Exercise goal. Reproduce the passage on laptop overheating, starting with "One of two problems, or" and going on through "for the Processor.", switching every "laptop" to "notebook".

---------- Passage ----------

My hp pavilion dv 2000 laptop while using within one hour hard disk is over heating


Yes.
One of two problems, or maybe a combination of both.

1) The laptop is dirty inside. Using a can of compressed air from the outside, (ALL power removed FIRST!), will NOT do the job.

Using compressed air in the air intake duct, (NEVER in the exhaust duct!), will just shove the 'Gunk' in further.
('Gunk' = Dirt, dust, hair, lint, food crumbs, etc)

The laptop needs to be disassembled, and a THOROUGH cleaning done.
(Not just take the top off, and bl-ow air around, and perhaps use Q-tips, and a soft small brush.

The cooling system assembly needs to be removed, and everything Thoroughly cleaned, to include the rest of the inside of the laptop.
Plus, it is GOOD advice to clean, and then replace the Thermal Paste )

2) It is because of a graphics chipset cooling problem. The cooling for the graphics chipset is inadequate. Plus barely enough for the Processor.

Chip and Chipset are slang terms for I.C.
Integrated Circuit,

http://en.wikipedia.org/wiki/Integrated_Circuit

The graphics chipset is a GPU,

http://en.wikipedia.org/wiki/GPU

The cooling system for the Pavilion dv2000 series of Notebook PC, consists of a Cooling Tube, Heatsink, and Fan Assembly.

The Cooling Tube is a slightly flattened copper tube, filled with Nitrogen, and sealed on both ends.

http://forum.notebookreview.com/hp-pavilion-notebooks/228268-how-clean-heatsink-fan-assembly-dv2xxx.html

Scroll down to Step 5, a).

The copper curved tube you see is the Cooling Tube. Along most of the length of the Cooling Tube, is an aluminum plate.

At the other end of the Cooling Tube is attached a Heatsink.
This is the rectangular Black finned object, you see at the top of the black Fan Assembly.

The Fan Assembly of course, is the silver looking shroud, with the Black fan in the middle.

---------- Available data ----------

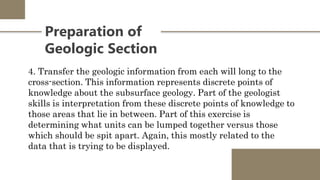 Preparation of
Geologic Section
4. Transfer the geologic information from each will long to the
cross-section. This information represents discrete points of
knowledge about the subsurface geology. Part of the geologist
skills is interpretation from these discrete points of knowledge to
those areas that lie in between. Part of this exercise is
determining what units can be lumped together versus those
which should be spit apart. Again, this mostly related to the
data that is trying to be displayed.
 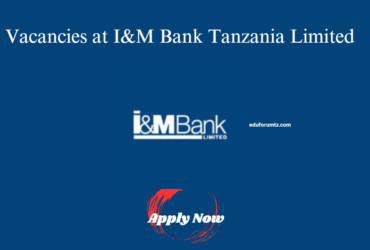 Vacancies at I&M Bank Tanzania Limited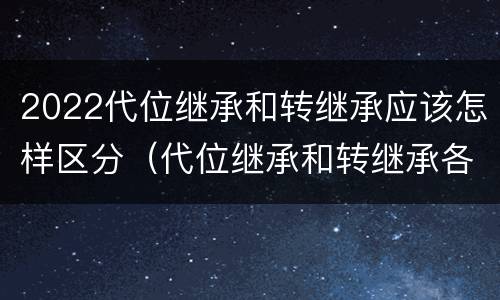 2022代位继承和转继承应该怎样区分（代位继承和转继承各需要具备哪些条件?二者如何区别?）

----------
---------- Available data ----------

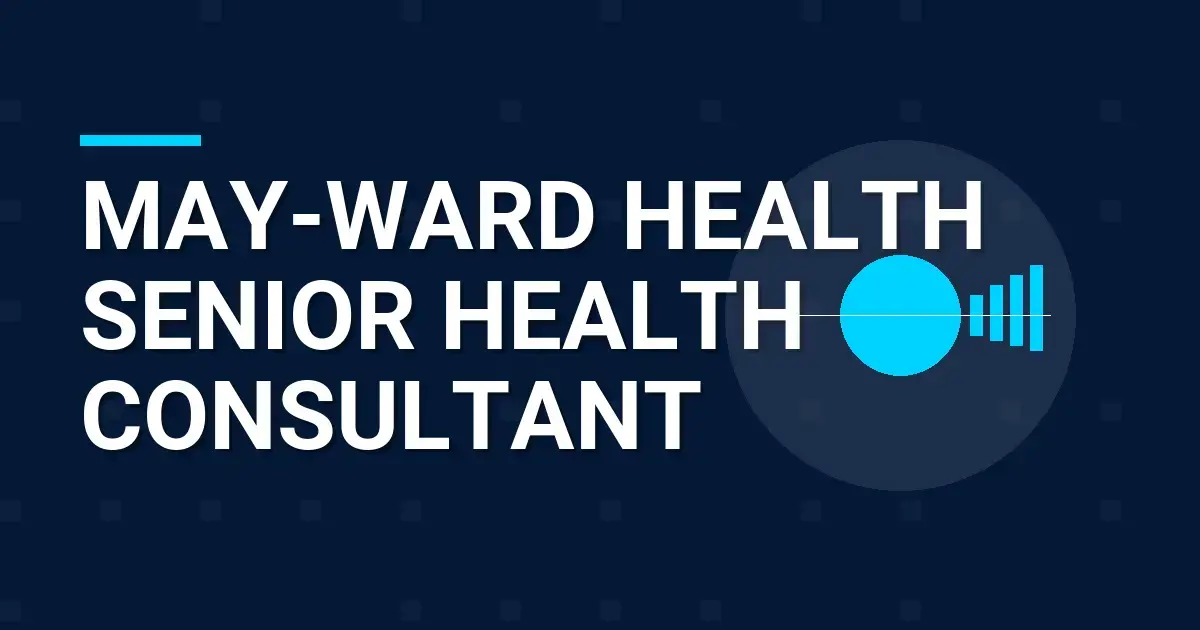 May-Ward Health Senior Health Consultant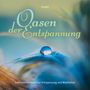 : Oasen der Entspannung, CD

----------

Written reply.
One of two problems, or maybe a combination of both.

1) The notebook is dirty inside. Using a can of compressed air from the outside, (ALL power removed FIRST!), will NOT do the job.

Using compressed air in the air intake duct, (NEVER in the exhaust duct!), will just shove the 'Gunk' in further.
('Gunk' = Dirt, dust, hair, lint, food crumbs, etc)

The notebook needs to be disassembled, and a THOROUGH cleaning done.
(Not just take the top off, and bl-ow air around, and perhaps use Q-tips, and a soft small brush.

The cooling system assembly needs to be removed, and everything Thoroughly cleaned, to include the rest of the inside of the notebook.
Plus, it is GOOD advice to clean, and then replace the Thermal Paste )

2) It is because of a graphics chipset cooling problem. The cooling for the graphics chipset is inadequate. Plus barely enough for the Processor.